I like watercolor, too, because — as I pointed out in a recent post — I can do it very inexpensively. Because I’m not striving to master the medium, I can have fun with cheap papers and cheap brushes.
Another advantage is that watercolors are convenient. While I love working in my studio, there are times when I do want to paint in other locations. I like sitting on the front porch, drawing and painting. I enjoy taking my gansai upstairs to the kitchen and making colorful pictures with the grandkids. When I go to art club meetings, my gansai always goes along, and oh, how I enjoy heading out to the hiking trails with my nature journal and my Japanese watercolors.
Another reason I enjoy watercolor is because I can do a lot of practical things with it. Besides the colorful bookmarks I made last year — everyone in the family has a set — I’ve also used watercolor to create covers for the notebooks I’ve bound, and for the tops of the origami boxes I’ve now learned to make. I’ve used watercolor to create Christmas cards, and I’ll be doing a few Halloween cards in coming weeks. I’ve even made several gifts with watercolor, such as the little “doodles set” I made for my mother-in-law last year.
Using watercolor well is tricky, yes. At the same time, using it casually is actually a fairly simple thing. And with my new “just let it be whatever it is” attitude, it’s getting easier all the time. I’m not fretting about mistakes. I’m not trying to create watercolor masterpieces. I’m simply having a good time playing with paints.
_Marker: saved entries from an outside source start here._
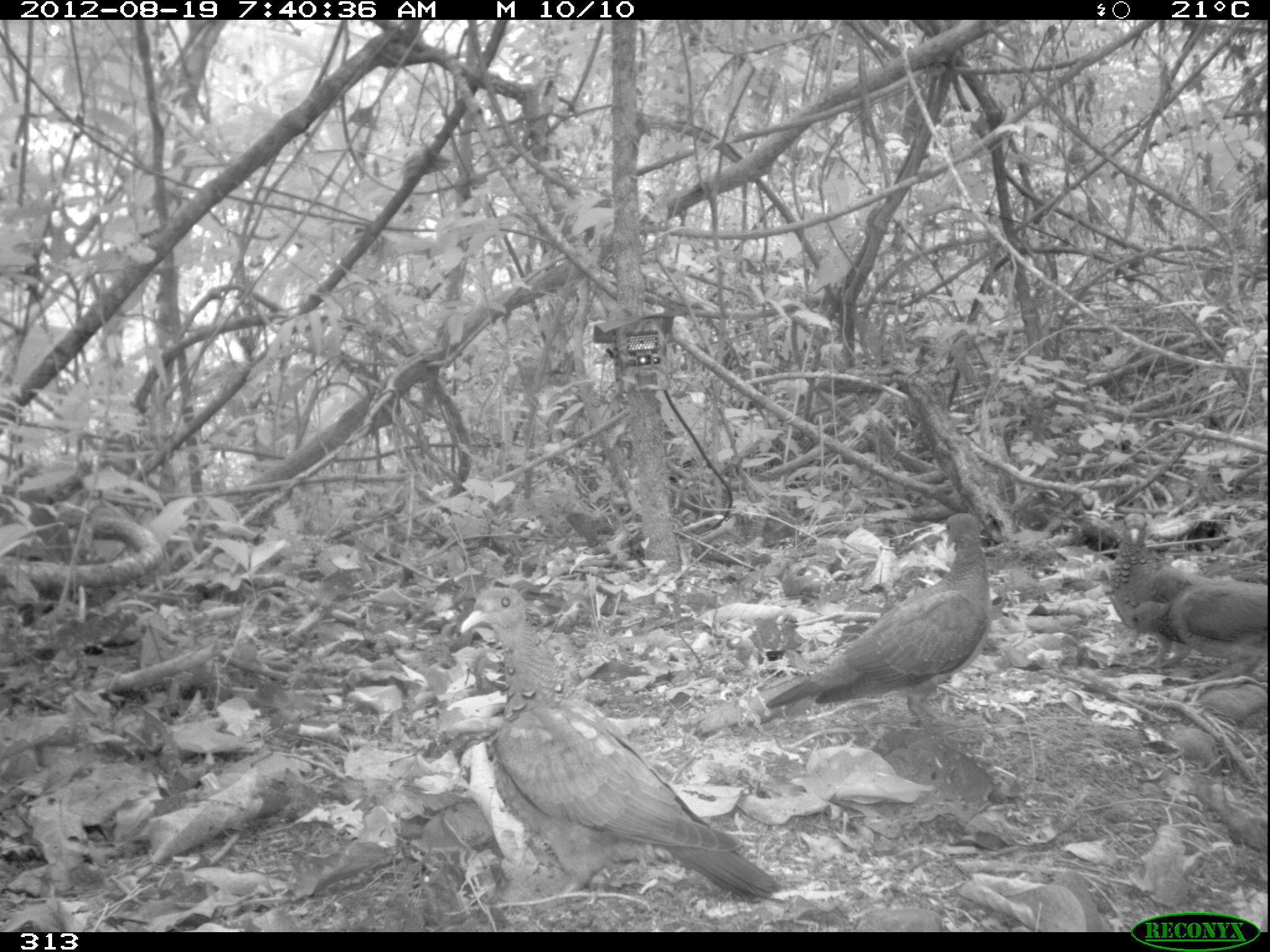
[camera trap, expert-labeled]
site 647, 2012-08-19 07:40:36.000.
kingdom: Animalia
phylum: Chordata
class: Aves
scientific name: Aves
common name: bird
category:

So, if I’m content with what I’m doing now, why am I wanting to learn more, improve my techniques, and push myself to become a better watercolor artist? Whoa… let’s back up there a bit. Indeed, I do want to learn more about watercolor, gouache, and gansai, and sure, I’d be happy to see improvements in watercolor techniques like creating flat washes or doing color gradients. But pushing myself to become a better watercolor artist? Nope, that’s not really part of my plan.
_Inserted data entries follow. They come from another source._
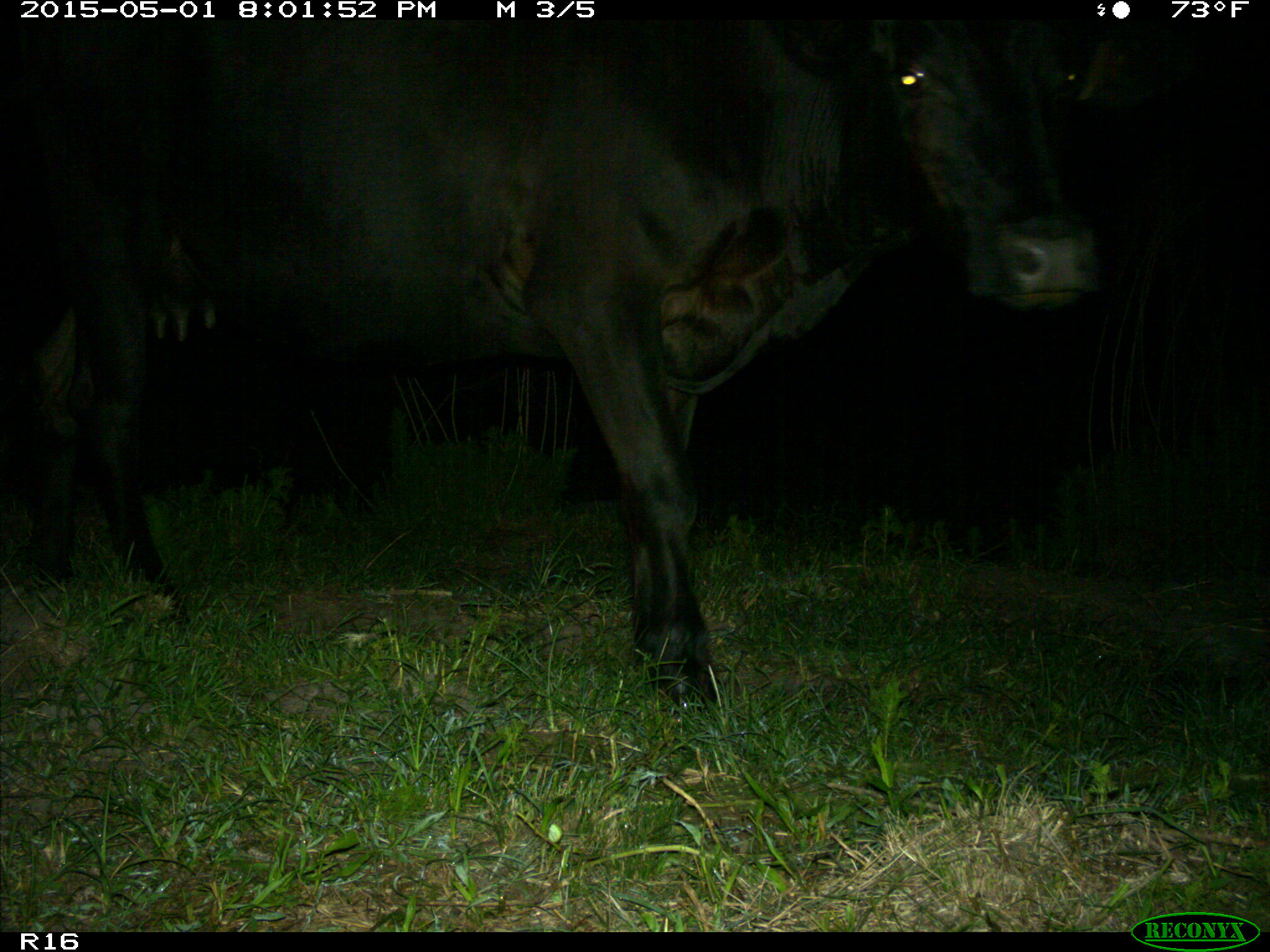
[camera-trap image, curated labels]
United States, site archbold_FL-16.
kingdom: Animalia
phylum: Chordata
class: Mammalia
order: Artiodactyla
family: Bovidae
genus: Bos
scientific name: Bos taurus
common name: domestic cow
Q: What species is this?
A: Bos taurus (domestic cow).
Let me go back to what I said earlier. I don’t want to be a watercolor artist. Not really. I don’t want to “get serious” about watercolor. I just want to know enough to enjoy the medium, to improve my techniques enough to get better results, to have more knowledge I can share with the grandkids when we paint together.
Why am I learning watercolor? Because it’s helping me develop a lot of the right attitudes about art. It’s teaching me not to take myself seriously. It’s showing me that art really can be a lot of fun. That’s my why of watercolor.